Das Phänomen der Über­wässerung trat früher vorzugs­weise bei Ausdauer­sport­lern wie Marathonläufern und Triathleten auf. Seit einiger Zeit werden auch in anderen Sport­arten Fälle exzessiver Flüssig­keits­aufnahme gemeldet. So starben im Sommer 2014 in den USA gleich zwei 17-jährige Football­spieler, weil sie schlicht zu viel getrunken hatten. Einer soll beim Training 16 Liter Wasser und Sport­getränke konsumiert haben und anschließend kollabiert sein. Sein Gehirn war stark geschwollen, er konnte nicht mehr gerettet werden. Wie viele Tote es aufgrund von Über­wässerung gibt, lässt sich nicht genau sagen. Dokumentiert sind seit 1981 jedoch mindestens 14 Fälle.

Risiko gering, Konsequenzen fatal

Über­wässerung – in der Fach­sprache Hyper­hydratation genannt – kommt sehr selten vor. Mitchell Rosner, Professor für Medizin an der University of Virginia Health System, schätzt das Risiko für Ausdauer­sportler auf weniger als 1 Prozent ein. Im Fachjournal Clinical Journal of Sports Medicine warnt Nierenspezialist Rosner dennoch vor den katastrophalen Konsequenzen einer zu hohen Flüssig­keits­aufnahme und fordert mehr Aufklärung in der Sport­szene. Als Ursache sieht er den „(...) verbreiteten Irrglaube[n], dass Über­wässerung die Leistung steigern und einer Austrock­nung sogar vorbeugen kann“. Mit Kollegen hat er neue Richt­linien erarbeitet, die Sportler sowohl vor zu wenig als auch vor zu viel Flüssig­keit schützen sollen. Allgemeingültige Leitsätze sind alles andere als einfach: Das Risiko für eine Über­wässerung hängt auch davon ab, wie stark jemand schwitzt und ob die Nieren viel Wasser ausscheiden können.

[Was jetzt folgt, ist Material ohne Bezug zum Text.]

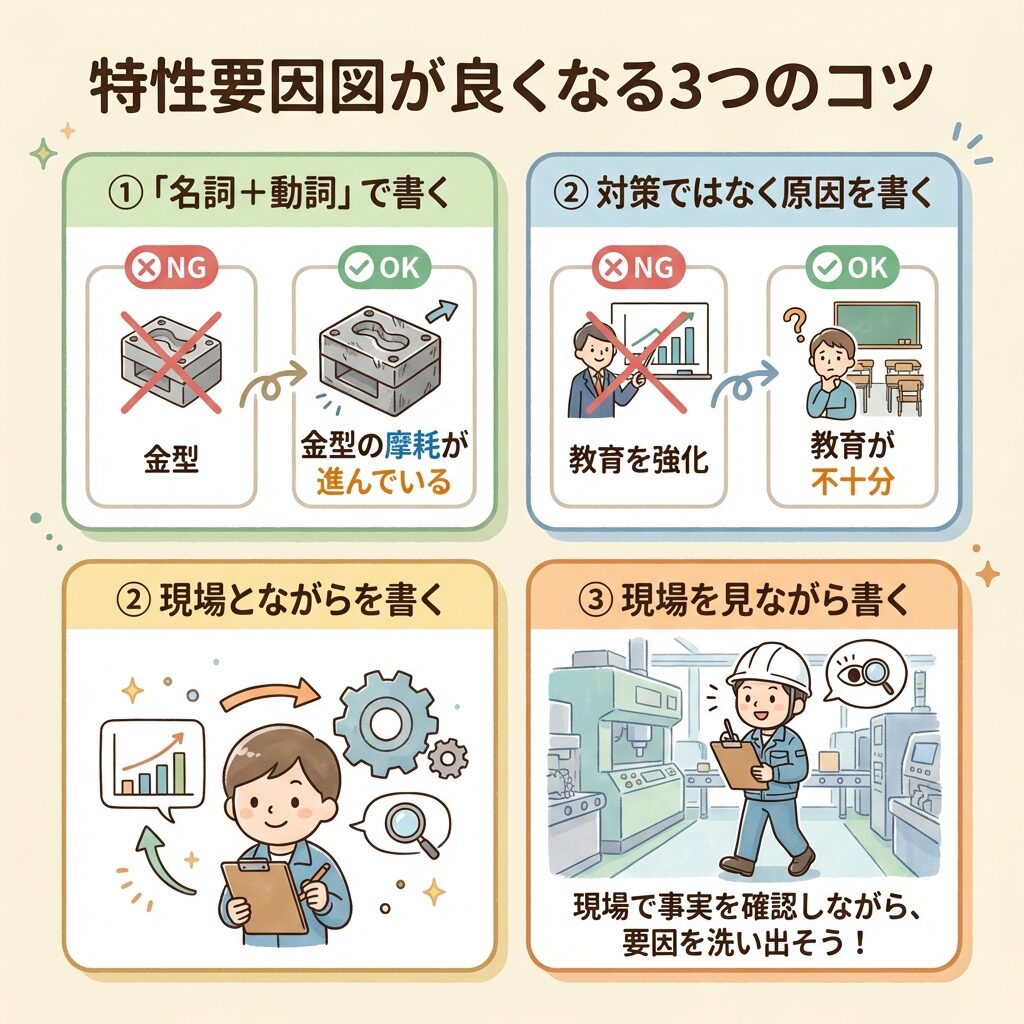 特性要因図が良くなる3つのコツ

①「名詞＋動詞」で書く

NG

金型

OK

金型の摩耗が進んでいる

② 対策ではなく原因を書く

NG

教育を強化

OK

教育が不十分

② 現場とながらを書く

③ 現場を見ながら書く

現場で事実を確認しながら、要因を洗い出そう！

Bei Krämpfen den Arzt rufen

Wie kann jemand durch Wasser zu Tode kommen? Wird der Körper mit Wasser über­schwemmt, sinkt die Salz­konzentration im Blut – es kommt zu einer Hyponatriämie: Wasser strömt in die Zellen und lässt sie anschwellen. Die Schwellung des Gehirns kann zum Tod führen. Erste leichte Symptome einer Hyponatriämie sind etwa Übel­keit und Kopf­schmerzen. Betroffene sollten dann den Wasser­konsum stoppen. Die meisten erholen sich in wenigen Stunden. Zu den schwerwiegenden Symptomen zählen starke Verwirrung, Krämpfe und Koma – hier ist sofort ärzt­liche Hilfe notwendig. Für viele Sportler ist das Thema Über­wässerung neu. Bisher wurden eher Risiken wie Herz­still­stand nach starker körperlicher Anstrengung diskutiert (siehe auch unsere Meldung Marathon: Keine Angst vorm Ausdauerlauf). Eine Befragung von Teilnehmern des London Marathons ergab, dass 12 Prozent der Läufer einen Trink­plan hatten, mit dem sie eine Hyponatriämie riskierten.

Beim Training mehr­mals wiegen

Für Sportler hat Medizin­professor Mitchell Rosner gleich mehrere Ratschläge parat. Der einfachste davon lautet: Auf das eigene Durst­gefühl hören. Das würde reichen, um dem Austrocknen des Körpers vorzubeugen. Zur Kontrolle des Flüssig­keits­verlusts könnten sich Unsichere während und nach dem Training mehr­mals wiegen. Laut Rosner steckt der Körper leichte Verluste von 2 bis 3 Prozent des Körpergewichts weg. Vorsicht sei auch bei Sport­getränken geboten. Sie enthielten zwar nur kleine Mengen Salz, was das Risiko für eine Hyponatriämie gering­fügig senke, bestünden aber immer noch haupt­sächlich aus Wasser.